Die Berechnung des neuen Preises

Schauen wir uns ein konkretes Beispiel an: Ein T-Shirt sollte ursprünglich 16 Euro kosten. Nun ist es mit einem Rabatt-Sticker versehen, der einen Preisnachlass von 25 % verspricht. Um herauszufinden, wie viel das T-Shirt jetzt kostet, berechnen wir zunächst die Höhe des Preisnachlasses. Hierzu nehmen wir den Grundwert mit dem Prozentsatz mal:

16 € ⋅ 25 % = 4 €

So erhalten wir den Prozentwert. Diesen können wir im letzten Schritt vom Grundwert abziehen. Oder, um es etwas leichter zu formulieren: Wir ziehen den Preisnachlass von 4 € vom ursprünglichen Preis des T-Shirts ab.

16 € – 4 € = 12 €

Das T-Shirt kostet nun nur noch 12 €.

Grundwert, Prozentsatz und Prozentwert

Im Beispiel hast du die drei Begriffe bereits kennengelernt. Schauen wir sie uns jetzt noch einmal im Detail an.

Der Grundwert ist der Ausgangswert, von welchem der Anteil genommen wird. Wir kürzen den Grundwert mit einem G ab.

Der Prozentsatz ist leicht am Prozentzeichen erkennbar. Er zeigt den Anteil vom Ganzen an. Abgekürzt wird er durch p.

Der Prozentwert ist die absolute Angabe des Anteils. Er hat die gleiche Einheit wie der Grundwert und wird mit einem W abgekürzt.

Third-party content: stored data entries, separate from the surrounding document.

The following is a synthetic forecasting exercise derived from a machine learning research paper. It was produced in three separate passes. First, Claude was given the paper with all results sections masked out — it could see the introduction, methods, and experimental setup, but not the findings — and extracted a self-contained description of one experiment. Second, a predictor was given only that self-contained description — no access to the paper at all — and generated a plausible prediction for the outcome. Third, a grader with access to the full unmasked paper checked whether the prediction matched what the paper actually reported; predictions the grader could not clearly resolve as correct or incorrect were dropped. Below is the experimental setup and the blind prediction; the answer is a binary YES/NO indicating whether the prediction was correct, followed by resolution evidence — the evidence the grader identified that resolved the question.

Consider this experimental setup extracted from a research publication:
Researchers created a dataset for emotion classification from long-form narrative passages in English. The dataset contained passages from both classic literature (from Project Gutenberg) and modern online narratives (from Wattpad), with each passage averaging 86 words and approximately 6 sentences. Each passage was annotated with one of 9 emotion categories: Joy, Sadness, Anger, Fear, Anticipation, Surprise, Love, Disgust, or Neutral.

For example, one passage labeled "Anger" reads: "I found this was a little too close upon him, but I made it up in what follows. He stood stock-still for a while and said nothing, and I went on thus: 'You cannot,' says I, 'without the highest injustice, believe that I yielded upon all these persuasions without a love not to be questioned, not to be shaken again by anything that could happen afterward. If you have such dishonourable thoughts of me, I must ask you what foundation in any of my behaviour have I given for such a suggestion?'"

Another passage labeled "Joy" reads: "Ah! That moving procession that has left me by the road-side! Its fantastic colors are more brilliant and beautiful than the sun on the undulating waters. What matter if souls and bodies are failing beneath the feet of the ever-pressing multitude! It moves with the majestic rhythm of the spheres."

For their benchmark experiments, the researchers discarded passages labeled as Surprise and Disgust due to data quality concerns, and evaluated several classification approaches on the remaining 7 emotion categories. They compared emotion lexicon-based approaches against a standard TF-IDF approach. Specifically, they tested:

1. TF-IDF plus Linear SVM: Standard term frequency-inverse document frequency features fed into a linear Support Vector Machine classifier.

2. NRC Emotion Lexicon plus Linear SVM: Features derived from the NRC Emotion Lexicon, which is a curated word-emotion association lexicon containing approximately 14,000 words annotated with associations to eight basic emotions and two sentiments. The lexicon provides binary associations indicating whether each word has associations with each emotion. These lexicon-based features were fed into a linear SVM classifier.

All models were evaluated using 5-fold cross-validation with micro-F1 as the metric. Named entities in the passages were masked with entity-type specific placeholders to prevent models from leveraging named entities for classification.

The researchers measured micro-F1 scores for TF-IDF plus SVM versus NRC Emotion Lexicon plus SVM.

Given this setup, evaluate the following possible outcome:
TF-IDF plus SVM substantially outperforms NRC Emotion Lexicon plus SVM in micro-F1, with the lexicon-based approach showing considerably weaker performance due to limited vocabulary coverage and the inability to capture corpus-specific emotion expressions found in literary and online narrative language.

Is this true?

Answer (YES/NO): YES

Arbeitsblätter zur Prozentrechnung

Nachdem die Schülerinnen und Schüler gelernt haben, was ein Prozent ist, sollten sie die drei Begriffe „Grundwert“, „Prozentsatz“ und „Prozentwert“ verinnerlichen. Aus meiner Sicht ist es hilfreich, hierzu konkrete Beispiele, wie den Rabatt im Klamottengeschäft, zu nutzen. Wie immer gilt: Übung macht den Meister! Erst wenn diese Schritte gut verstanden sind, lohnt es sich, den darauf aufbauenden Stoff zu erlernen.

Auf Eduki findest du viele Arbeitsblätter hierzu in meinem Material „Einführung Prozentrechnung – Rabatt und Preisnachlass“. Passend dazu bietet das Material „Tafelmaterial und Legematerial zur Prozentrechnung“ ergänzende Bilder. Für den Start kannst du dir eines meiner Arbeitsblätter direkt hier herunterladen. Ich wünsche dir viel Spaß damit!

Arbeitsblatt "Einführung Prozentrechnung – Rabatte und Preisnachlässe"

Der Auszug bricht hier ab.